E’ un album oscuro e greve, eppur denso, tra riff taglienti e subdoli che creano scompiglio (“Time & A Rifle”, aspro e dolente resoconto degli abusi sessuali subiti), pedal steel piano e violoncello che stemperano il groove funky di “Oscar Wilde (Came Here To Make Fun Of You)” (un crudo racconto di terrorismo e bombe artigianali) e melodie consunte dal passare del tempo e dalla disillusione che scaturisce dalla consapevolezza (“Ones + Zeros ”).
E’ un alternarsi di luci e ombre dal tono quasi caravaggesco: Murry dona spessore a pochi essenziali elementi narrativi e musicali con la stessa urgenza emotiva degli American Music Club (non dimentichiamo che l’esordio del musicista fu prodotto da Tim Mooney), il dosaggio degli strumenti è sempre calibrato, mai invadente, anche quando diventa elemento caratterizzante delle canzoni.
La maturità della scrittura agevola la varietà delle soluzioni.

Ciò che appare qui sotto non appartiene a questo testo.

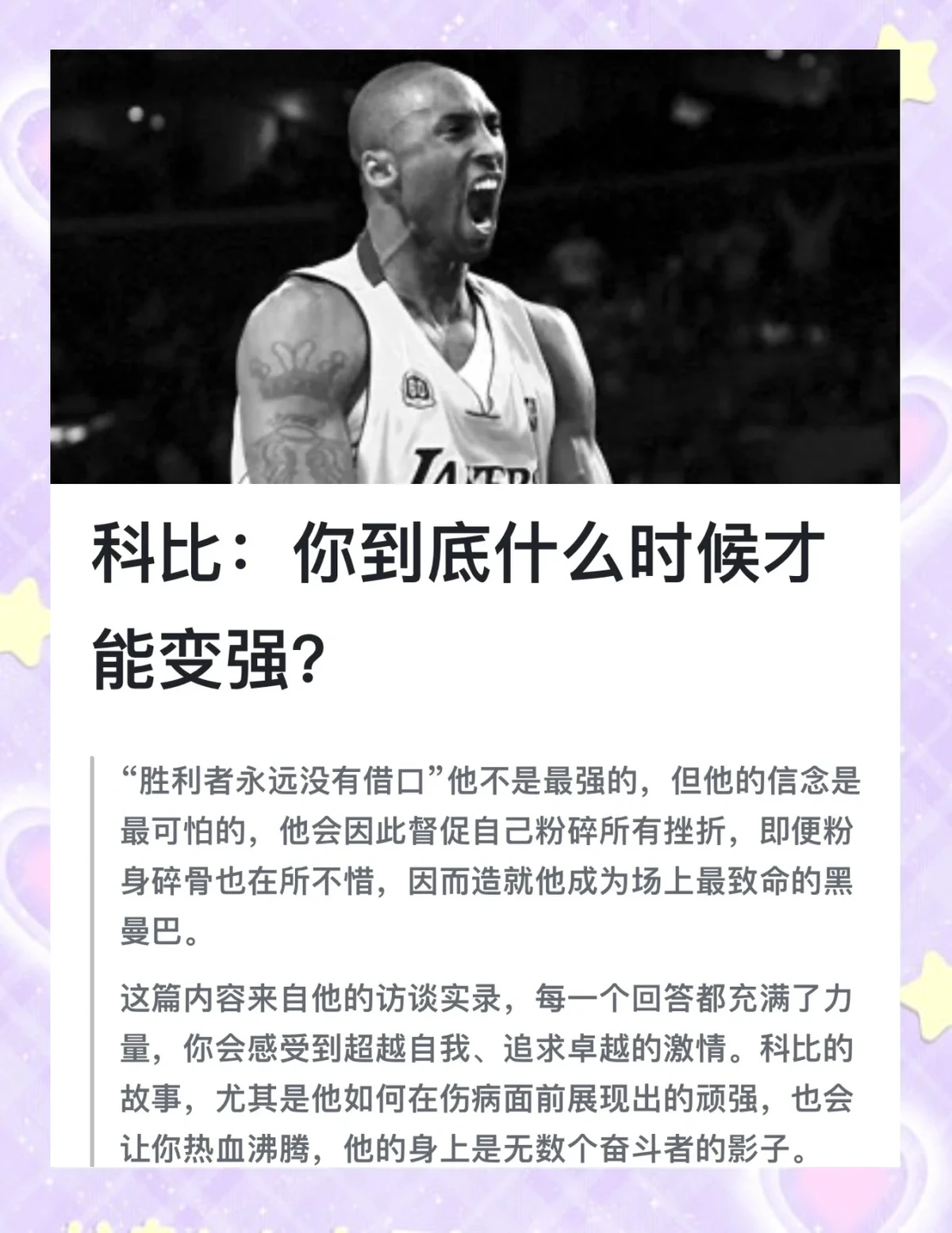 参加杯赛期间如何合理安排饮食和休息_0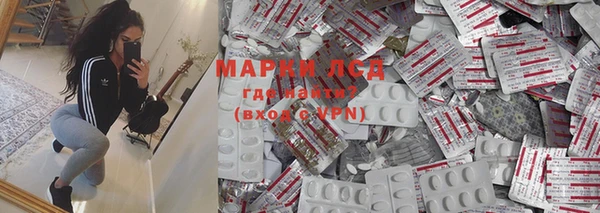 кристаллы Вязники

Basta poco, infatti, per incendiare le svogliate e nervose composizioni dell’autore: un crescendo di tastiere e tempi ritmici ovattati per la struggente “Perfume & Decay” (con il contributo di Nadine Khouri) o un aspro e incessante groove funky-rock per la scellerata title track.
Non è un caso che abbia citato tra i riferimenti Lou Reed e Mark Eitzel: John Murry racconta con la stessa ferocia e poesia la travagliata esperienza di figlio adottivo, estraendo dal cappello magico una melodia di rara dolcezza e incanto (“Di Kreutser Sonata”), lascia lievitare su potenti note power-pop l’ingannevole storia d’amore di “I Refuse To Believe (You Could Love Me)”, infine non rinuncia alla consueta cover, pescando un brano dei Duran Duran, “Ordinary World”, e alterandone però la natura pop con un groove hard-rock architettato con la complicità di John Parish.
A dispetto dell'innato eclettismo, per la prima volta la musica di John Murry si piega a un’omogeneità stilistica più caratterizzante e personale. “The Stars Are God's Bullet Holes” è un disco dal suono desertico, apocalittico, emotivamente ancora frammentario (“Yer Little Black Book”), nel substrato strumentale sono ravvisabili schegge degli Sparklehorse, dei Massive Attack, di Lou Reed, ma anche uno stile narrativo che non ha molti eguali e che promette ulteriori interessanti sviluppi futuri.